Glad you were able to make it! Sounds like a fantastic evening. i love anything African. It has such an energy and heart beat to it. It always sounds to me like they have captured the pulse of life itself.

Robbyn said...

I'm voting for the music, myself - especially when joyously, exuberantly and passionately presented - it could cure a rainy day!

I'm very glad you're feeling better :)

Sheepish Annie said...

That sounds simply amazing! And your headwear was most appropriate. I'm so glad that you were able to make it! Yay for fortitude!!!

Lynne said...

I'm so glad that all went well and that you were able to get through it okay.

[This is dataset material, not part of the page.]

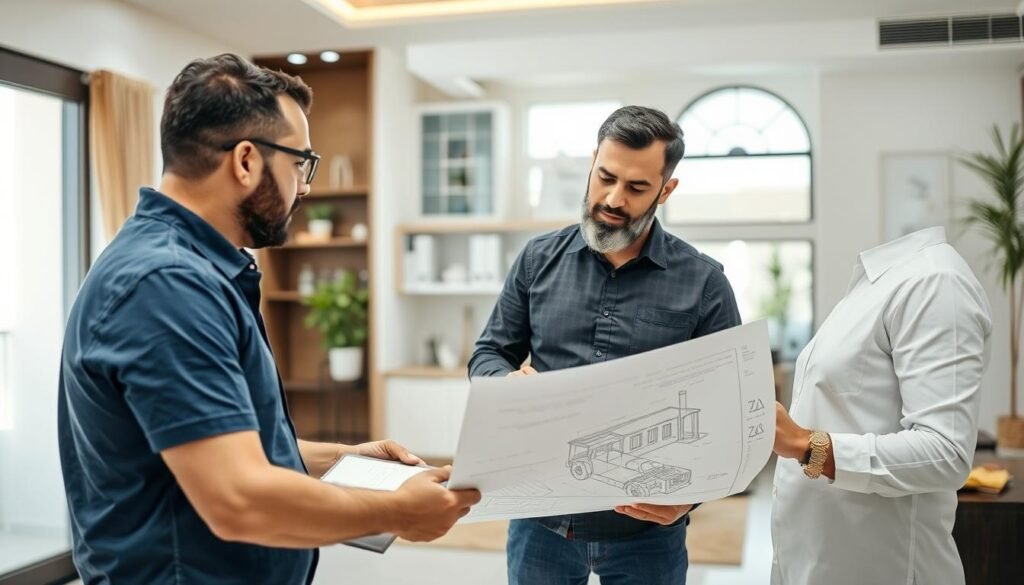 مقاول ترميمات يشرح خطة العمل للعميل في الكويت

I'm not at all surprised how much volume comes from a small number - my Sudanese women students are very loud when singing and dancing!! :-)

Carol said...

What a brilliant night it sounds like it was and your hat is so brilliant. Love the colour you've knitted too. Do hope you're feeling a lot better today.

Lindi said...

Hi Susan! I just awarded you a Brilliante Blog Award, but I see you already have one! Does that mean you can post 2 pics of it now? vbg

Bron said...

Hi Susan,

The night sounds wonderful - we are going to Dallas Brooks Hall on Friday, where my grand-daughter Aysha is singing with the group. Look forward to having another coffee with you some time soon.